Nursing Research 2023 December 20
BACKGROUND: Over half of the older adults living with dementia have behavioral and psychological symptoms of dementia (BPSD), including sleep disturbance; however, little is known about physiological markers. Salivary cortisol and melatonin have been identified as potential biomarkers of BPSD, with evidence suggesting a relationship between these biomarkers and various behavioral factors, as well as sleep and activity patterns.

OBJECTIVES: To investigate the time-dependent changes in salivary cortisol and melatonin levels in older adults with dementia, their relationship with the sleep-wake cycle, and their correlation with BPSD symptoms and behavioral factors.

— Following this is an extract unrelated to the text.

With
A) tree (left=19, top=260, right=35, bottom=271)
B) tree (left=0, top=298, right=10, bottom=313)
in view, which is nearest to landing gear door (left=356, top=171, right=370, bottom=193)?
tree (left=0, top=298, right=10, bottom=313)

METHODS: This observational study conducted in Seoul and Gyeonggi-do, South Korea used data from 172 older adults with dementia, measuring sleep and activity patterns for 2 weeks using a wearable device, in addition to administering questionnaires for neuropsychiatric and psychological symptoms-the Neuropsychiatric Inventory, Cohen-Mansfield Agitation Inventory, and the Cornell Scale for Depression in Dementia. Salivary cortisol and melatonin levels were measured at four time points and divided into four groups based on a dual trajectory model. Differences among the groups were analyzed using one-way analysis of variance.

RESULTS: The participants showed normal but heterogeneous patterns of salivary cortisol and melatonin levels. Dual trajectory pattern analysis showed that higher levels of melatonin during the daytime were correlated with poor nighttime sleep efficiency and decreased disinhibited behaviors, and higher levels of cortisol at all four time points were associated with decreased physical activity.

DISCUSSION: Measuring and analyzing periodic changes in cortisol and melatonin levels can predict various behavioral symptoms (e.g., sleep disturbances, activity counts, and disinhibition) in older adults with dementia. A study with an experimental design is needed to discover the direct physiological interactions between cortisol, melatonin, and these symptoms.